══ Given data ══

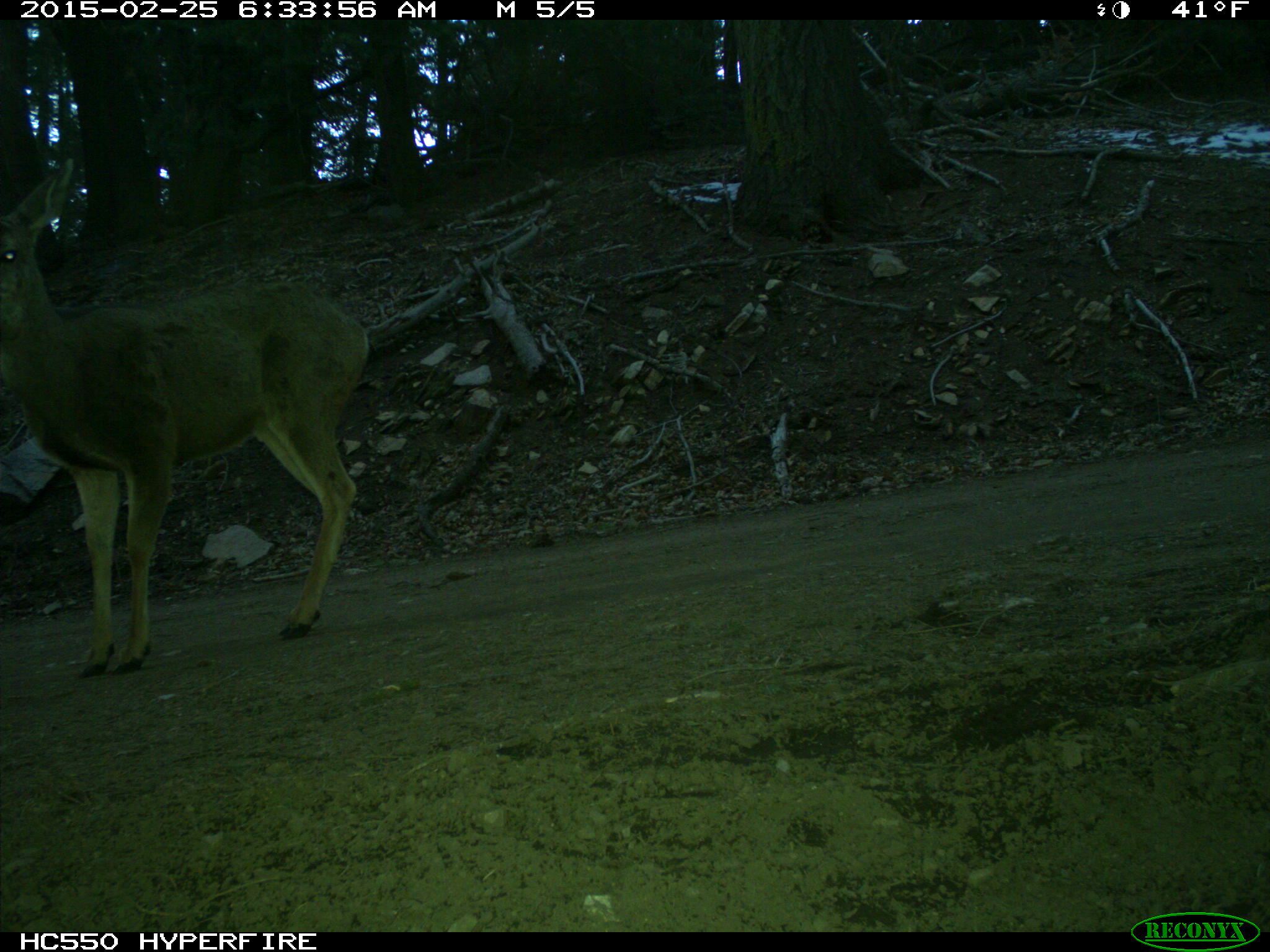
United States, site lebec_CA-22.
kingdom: Animalia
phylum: Chordata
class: Mammalia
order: Artiodactyla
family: Cervidae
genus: Odocoileus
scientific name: Odocoileus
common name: deer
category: unidentified deer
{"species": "unidentified deer (deer) (Odocoileus)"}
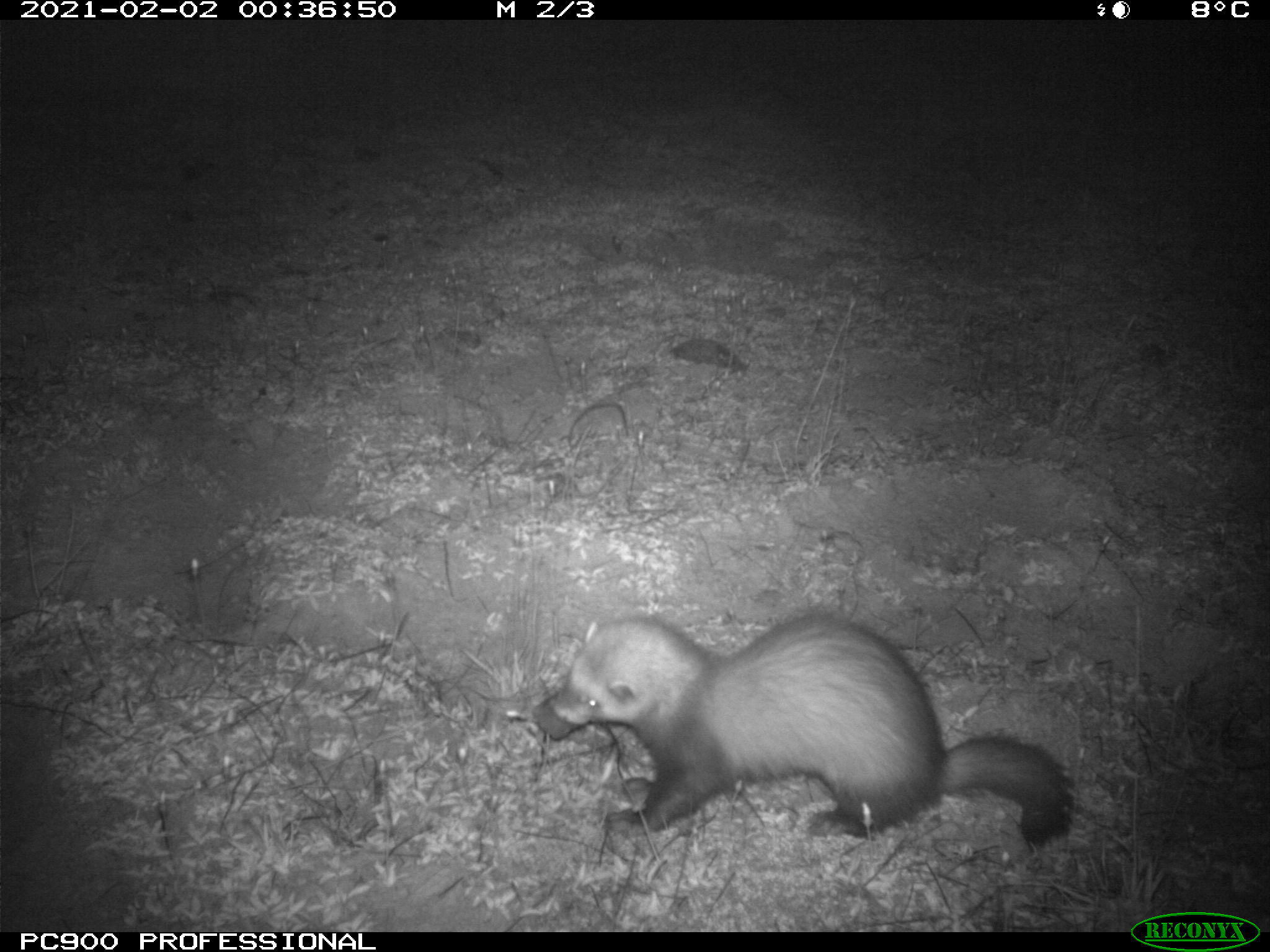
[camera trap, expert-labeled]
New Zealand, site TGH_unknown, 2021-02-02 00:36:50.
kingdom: Animalia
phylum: Chordata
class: Mammalia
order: Carnivora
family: Mustelidae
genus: Mustela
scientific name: Mustela furo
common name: ferret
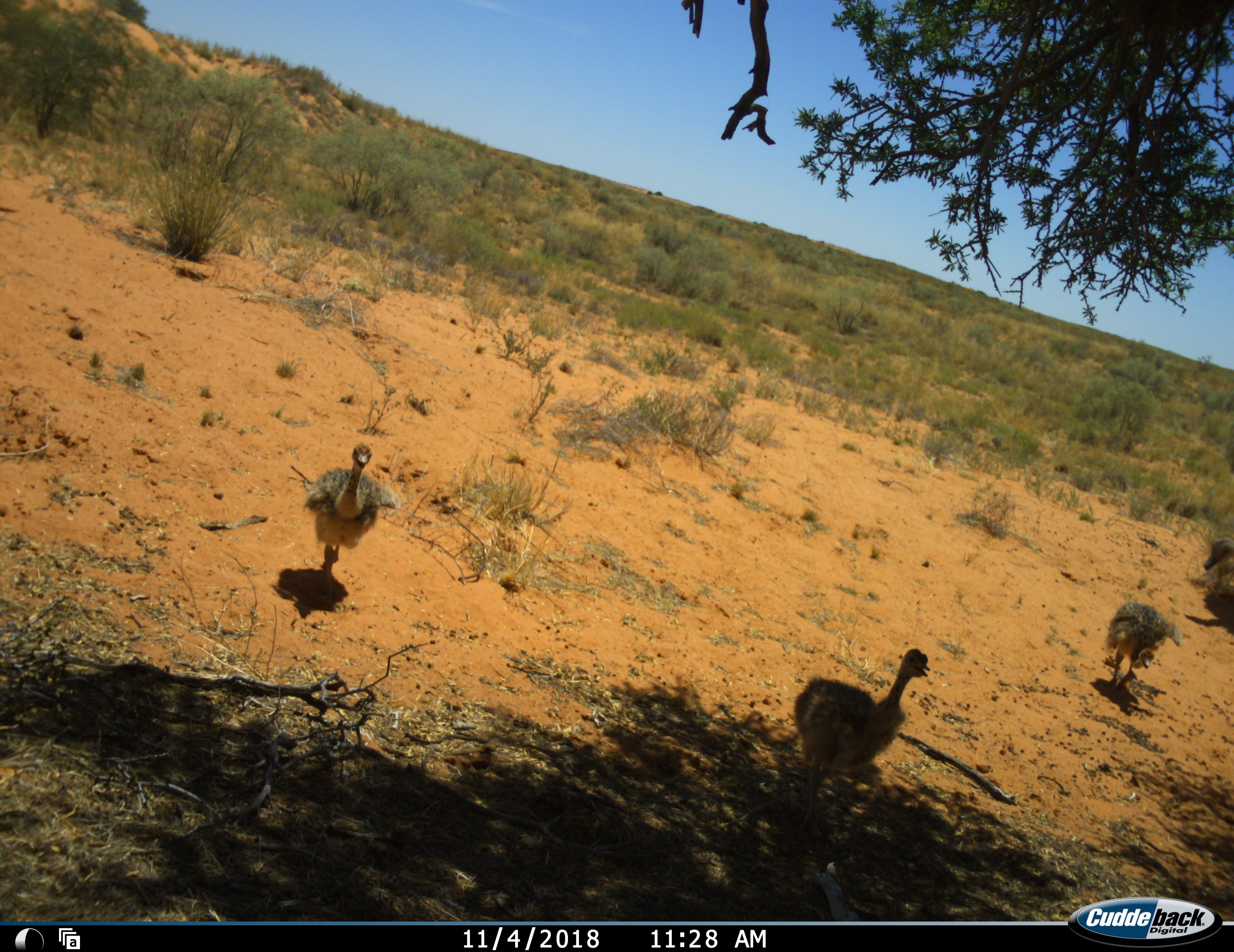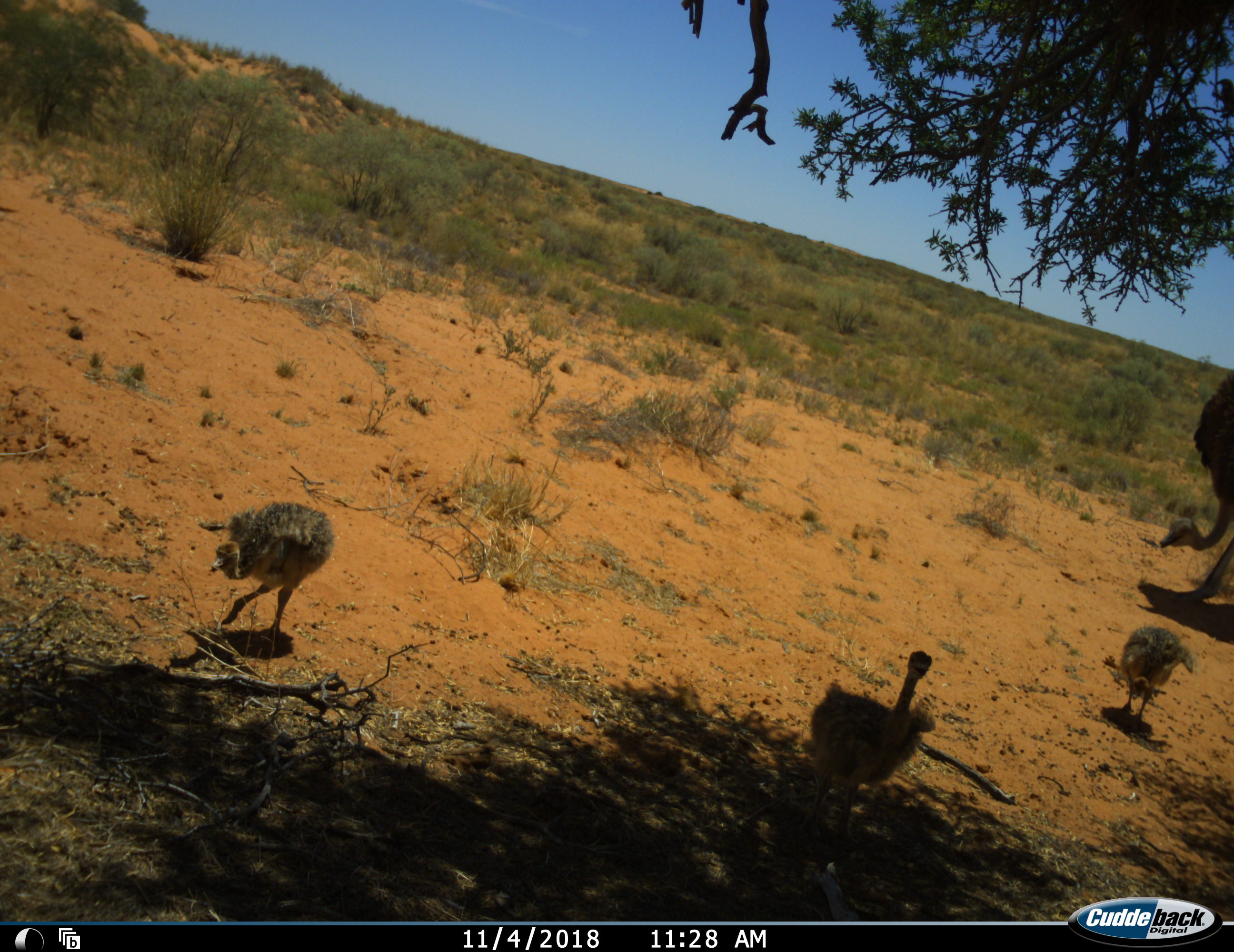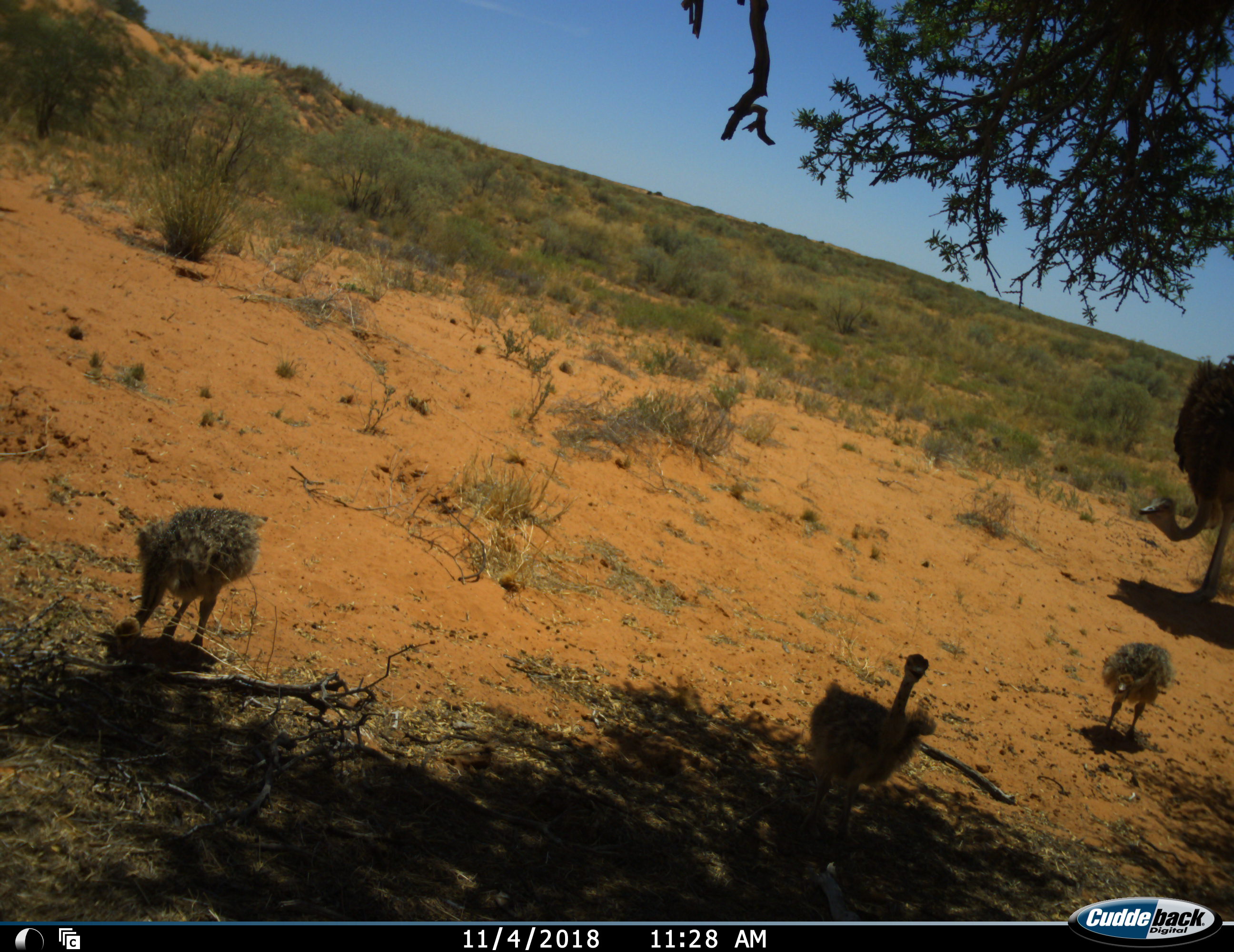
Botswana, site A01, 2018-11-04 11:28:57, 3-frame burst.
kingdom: Animalia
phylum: Chordata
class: Aves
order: Struthioniformes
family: Struthionidae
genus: Struthio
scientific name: Struthio camelus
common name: ostrich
Ostrich (Struthio camelus), count 4. Behavior (volunteer vote fractions): standing 44%, resting 0%, moving 78%, interacting 0%. Young present (vote fraction): 100%. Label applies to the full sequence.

═══

Transcribe the opening line of the listing above, please, and every line after it through the line with "[camera trap, expert-labeled]", word for word, without pictures.

United States, site lebec_CA-22.
kingdom: Animalia
phylum: Chordata
class: Mammalia
order: Artiodactyla
family: Cervidae
genus: Odocoileus
scientific name: Odocoileus
common name: deer
category: unidentified deer
{"species": "unidentified deer (deer) (Odocoileus)"}
[camera trap, expert-labeled]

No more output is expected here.